Outline Email purporting to be from international mail delivery service DHL claims that a parcel has been sent to the recipient. The message advises the recipient to open an attached file to view the parcel tracking number and access more information about the delivery.
The email is not from DHL. The attachment contains malware that, once installed, can connect to malicious website and download additional malware components.
More information and the tracking number
are attached in document below.
2011 DHL International GmbH. All rights reserverd.
This crudely rendered malware message purports to be from international mail delivery service DHL. The message notifies the recipient that a parcel has been sent to his or her address and is expected to arrive within seven business days. It advises the recipient to open an attached file to retrieve a tracking number for the parcel along with more information about the delivery.

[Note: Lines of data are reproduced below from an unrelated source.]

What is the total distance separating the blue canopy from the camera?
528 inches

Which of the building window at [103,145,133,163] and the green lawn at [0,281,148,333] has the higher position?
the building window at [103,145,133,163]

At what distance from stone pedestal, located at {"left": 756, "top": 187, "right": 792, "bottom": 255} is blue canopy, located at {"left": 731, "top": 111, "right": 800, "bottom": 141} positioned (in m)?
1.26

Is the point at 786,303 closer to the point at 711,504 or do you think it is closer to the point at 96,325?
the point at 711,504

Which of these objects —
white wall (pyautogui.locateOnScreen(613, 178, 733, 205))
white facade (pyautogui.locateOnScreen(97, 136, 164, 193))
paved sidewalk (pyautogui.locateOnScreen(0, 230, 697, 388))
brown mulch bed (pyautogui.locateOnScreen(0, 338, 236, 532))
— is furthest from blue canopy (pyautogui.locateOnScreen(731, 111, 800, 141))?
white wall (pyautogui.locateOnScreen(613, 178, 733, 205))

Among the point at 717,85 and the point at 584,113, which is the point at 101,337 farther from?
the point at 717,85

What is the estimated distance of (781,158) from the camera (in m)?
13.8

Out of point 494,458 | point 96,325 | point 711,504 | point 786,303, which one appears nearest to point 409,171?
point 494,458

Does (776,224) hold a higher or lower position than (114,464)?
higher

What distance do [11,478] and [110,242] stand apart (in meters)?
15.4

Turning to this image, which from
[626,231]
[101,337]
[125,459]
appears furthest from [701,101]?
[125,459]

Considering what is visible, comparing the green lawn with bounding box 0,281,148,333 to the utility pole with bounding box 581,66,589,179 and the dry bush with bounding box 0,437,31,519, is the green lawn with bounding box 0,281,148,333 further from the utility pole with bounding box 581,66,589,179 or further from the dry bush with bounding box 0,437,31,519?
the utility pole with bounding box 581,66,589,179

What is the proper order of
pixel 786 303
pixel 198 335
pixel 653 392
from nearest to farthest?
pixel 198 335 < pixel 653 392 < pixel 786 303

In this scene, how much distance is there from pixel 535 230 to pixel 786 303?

However, the email is certainly not from DHL and the attachment does not contain delivery information. Instead, the attachment harbours malware. Opening the attachment can install a trojan that can subsequently make connections to malicious websites and download additional malware modules. The malware can collect information from the infected computer and relay it back to Internet criminals.
Many recipients will quickly suspect that the message is not from DHL because of the very poor spelling and grammar. Moreover, DHL is very unlikely to contact customers via an unsolicited, generic email that contains delivery information in an attached file. DHL has been regularly targeted in the past by criminals intent on distributing malware. The names of other well-known delivery companies, including UPS and FedEx have also been repeatedly used by malware distributors. Another recent malware attack consisted of emails purporting to be from Post Express.